Les peintres qui se spécialisent dans l’ancienne Égypte ont plus de chance, car les preuves des couleurs de costumes et de la façon de les porter existent encore et sont extrêmement bien documentées. Pour autant, alors que les six couleurs basiques (rouge, jaune, bleu, vert, noir blanc) sont évidentes dans tout l’art égyptien, elles ont souvent une signification symbolique et doivent être étudiées en profondeur pour une précision totale.
Le bleu, par exemple, obtenu du lapis-lazuli (une pierre importante particulièrement prisée par les égyptiens) était considérée digne d’un Dieu. Ainsi la peau d’Amon était toujours de cette couleur, tout comme la coiffe et la barbe d’autres divinités mineures.
Pour les égyptiens, le rouge et le blanc étaient opposés : placés ensemble, ils exprimaient intégrité et perfection. Pendant les célébrations, ils peignaient leur corps d’ocre rouge et portaient des bijoux de cornaline rouge. Des sandales blanches, couleur de la pureté, de la joie et de la sainteté, étaient portées pendant les cérémonies du culte. La couronne blanche de la haute Égypte (bien que faite de jonc vert en fait) et la couronne rouge de la basse Égypte, étaient combinées et portées par le gouverneur unique de l’Égypte tout entière.
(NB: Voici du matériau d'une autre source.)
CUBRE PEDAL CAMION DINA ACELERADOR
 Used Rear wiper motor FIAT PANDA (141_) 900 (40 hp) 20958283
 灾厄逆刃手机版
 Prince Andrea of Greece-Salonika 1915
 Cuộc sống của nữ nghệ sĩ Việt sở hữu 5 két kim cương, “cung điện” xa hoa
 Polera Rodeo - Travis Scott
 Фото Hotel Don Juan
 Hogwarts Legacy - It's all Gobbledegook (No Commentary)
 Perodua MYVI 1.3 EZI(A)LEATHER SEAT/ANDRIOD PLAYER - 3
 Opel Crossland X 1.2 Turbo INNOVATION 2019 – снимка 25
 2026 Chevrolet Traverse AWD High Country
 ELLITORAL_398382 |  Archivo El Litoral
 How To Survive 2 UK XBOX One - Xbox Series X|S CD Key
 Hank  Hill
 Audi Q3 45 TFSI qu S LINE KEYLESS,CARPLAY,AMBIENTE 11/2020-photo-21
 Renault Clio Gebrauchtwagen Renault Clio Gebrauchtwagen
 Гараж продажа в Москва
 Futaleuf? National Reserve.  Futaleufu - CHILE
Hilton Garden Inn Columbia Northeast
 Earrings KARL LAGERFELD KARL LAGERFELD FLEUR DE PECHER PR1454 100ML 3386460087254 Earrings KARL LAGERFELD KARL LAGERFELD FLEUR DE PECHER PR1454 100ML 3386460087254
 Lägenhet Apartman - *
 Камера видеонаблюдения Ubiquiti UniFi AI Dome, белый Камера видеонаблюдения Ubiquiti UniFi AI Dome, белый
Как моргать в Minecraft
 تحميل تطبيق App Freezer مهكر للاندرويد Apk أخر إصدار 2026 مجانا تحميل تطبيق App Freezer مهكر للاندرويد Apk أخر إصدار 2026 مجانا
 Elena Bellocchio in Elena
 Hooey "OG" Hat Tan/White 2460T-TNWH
Puis il y a le noir, couleur du monde des défunts. Osiris était souvent appelé « le noir », mais en fait, c’était Anubis, Dieu de la mort dont la couleur était le noir. Le Dieu-patron de la nécropole de Thèbes, la reine Ahmes-Nefertari, était aussi représentée avec une peau noire, alors qu’elle n’était pas de descendance nubienne ou négroïde. Tout cela et beaucoup d’autres faits intéressants peuvent être trouvés dans l’ouvrage de Manfred Lurker « Les Dieux et les symboles dans l’ancienne Égypte », publié par Thames and Hudson. Bien entendu, ces informations s’appliquent aux sujets mythologiques, mais comme le quotidien et la religion des anciens égyptiens sont difficilement séparables (et toutes deux bien représentés en plats), les couleurs correctes doivent être adoptées le plus possible.